Ingegneria sotto i tasti

C’è stato un lungo periodo (e forse non è ancora terminato!) in cui le qualità di un computer si valutavano in velocità di elaborazione, quantità di RAM e storage, velocità e risoluzione del comparto grafico. È ovvio: un computer veloce consente di lavorare meglio, se poi tutto è visualizzato come un’opera d’arte tanto meglio. Spesso, però, ci si dimentica del dispositivo di input per eccellenza: la tastiera. Con la diffusione dei touchscreen e il perfezionamento di mouse e touchpad, la tastiera sembra l’oggetto più vecchio e assodato, ma non bisogna scordarsi che i fiumi di testi che vengono scritti ogni giorno sono prodotti da miliardi di click su tastiere di tutti i tipi.

L’opera di smontaggio e pulizia della tastiera di una NeXTstation.

Per questo, dunque, è opportuno soffermarsi su questo dispositivo che affonda le radici nelle prime macchine da scrivere e nel tempo si è evoluto aggiungendo comfort di scrittura, silenziosità e dimensioni contenute (ferma restando, ovviamente, la dimensione e la distanza tra i tasti, strettamente legata alla ergonomia delle mani).
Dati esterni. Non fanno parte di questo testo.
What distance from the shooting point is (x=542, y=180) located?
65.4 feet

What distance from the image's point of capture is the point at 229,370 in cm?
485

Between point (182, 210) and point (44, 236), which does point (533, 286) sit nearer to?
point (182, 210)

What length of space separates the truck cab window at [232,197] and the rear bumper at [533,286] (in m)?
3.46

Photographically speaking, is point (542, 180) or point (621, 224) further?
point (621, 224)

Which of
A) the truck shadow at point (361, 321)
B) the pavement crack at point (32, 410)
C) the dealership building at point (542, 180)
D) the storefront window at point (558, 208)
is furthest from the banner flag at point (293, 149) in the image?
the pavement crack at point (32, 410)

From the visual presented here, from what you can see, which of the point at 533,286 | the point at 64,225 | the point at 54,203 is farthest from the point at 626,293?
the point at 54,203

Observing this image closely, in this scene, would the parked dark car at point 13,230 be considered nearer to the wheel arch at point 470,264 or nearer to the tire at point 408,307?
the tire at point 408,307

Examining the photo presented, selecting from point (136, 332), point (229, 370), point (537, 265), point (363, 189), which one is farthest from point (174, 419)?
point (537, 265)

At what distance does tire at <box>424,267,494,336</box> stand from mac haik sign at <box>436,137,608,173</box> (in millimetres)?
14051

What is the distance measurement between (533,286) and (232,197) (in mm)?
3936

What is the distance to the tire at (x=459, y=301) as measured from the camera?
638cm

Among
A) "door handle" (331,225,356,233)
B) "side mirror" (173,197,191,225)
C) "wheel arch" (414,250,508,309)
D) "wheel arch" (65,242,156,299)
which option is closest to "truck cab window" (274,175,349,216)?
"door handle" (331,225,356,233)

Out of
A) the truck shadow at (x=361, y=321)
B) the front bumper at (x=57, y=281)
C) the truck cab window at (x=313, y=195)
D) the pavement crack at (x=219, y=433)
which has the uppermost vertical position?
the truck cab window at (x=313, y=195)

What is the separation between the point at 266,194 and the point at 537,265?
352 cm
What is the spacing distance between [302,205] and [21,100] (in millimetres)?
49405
Nel futuro sarà pubblicato un articolo di approfondimento sull’evoluzione delle tastiere. In questo primo articolo introduttivo, invece, si vuole mostrare l’interno di tre tastiere “abbastanza moderne”: una tastiera PS/2 Silicon Graphics di una O2, una PS/2 di un Acorn RiscPC 600 e una Sun Microsystems Type 5 su bus proprietario. Queste tre tastiere hanno una struttura simile e sono basate su un supporto di contatto a membrana, attuatori di gomma e supporti dei tasti a scorrimento. Piccole differenze: le due tastiere a standard PS/2 hanno gommini singoli, ma in quella Silicon Graphics sono (debolmente) incollati con un biadesivo cartaceo alla membrana:

La tastiera della Silicon Graphics O2 interamente smontata.
Dettaglio sulla membrana con i gommini incollati (si notano i quattro punti di adesivo cartaceo attorno a ciascun gommino).

La tastiera Silicon ha i pistoncini che agiscono sui gommini direttamente estrusi dal tasto. Nella tastiera Acorn, invece, il tasto è incastro sopra il pistoncino scorrevole che a sua volta agisce sul gommino:

La tastiera Acorn totalmente disassemblata. La membrana, non visibile, è sotto la carta assorbente in basso a destra.
Dettaglio su pistoncini e gommini della tastiera Acorn.
Il montaggio di pistoncini e gommini sul telaio rovesciato della tastiera Acorn

La tastiera Sun Microsystems, invece, aggrega i gommini in due superfici continue e, come nel caso della Acorn, il meccanismo che agisce sul gommino è separato dal tasto:

La tastiera Type 5 Sun Microsystems totalmente disassemblata.
Dettaglio dello strato di contatto della tastiera Sun Microsystems.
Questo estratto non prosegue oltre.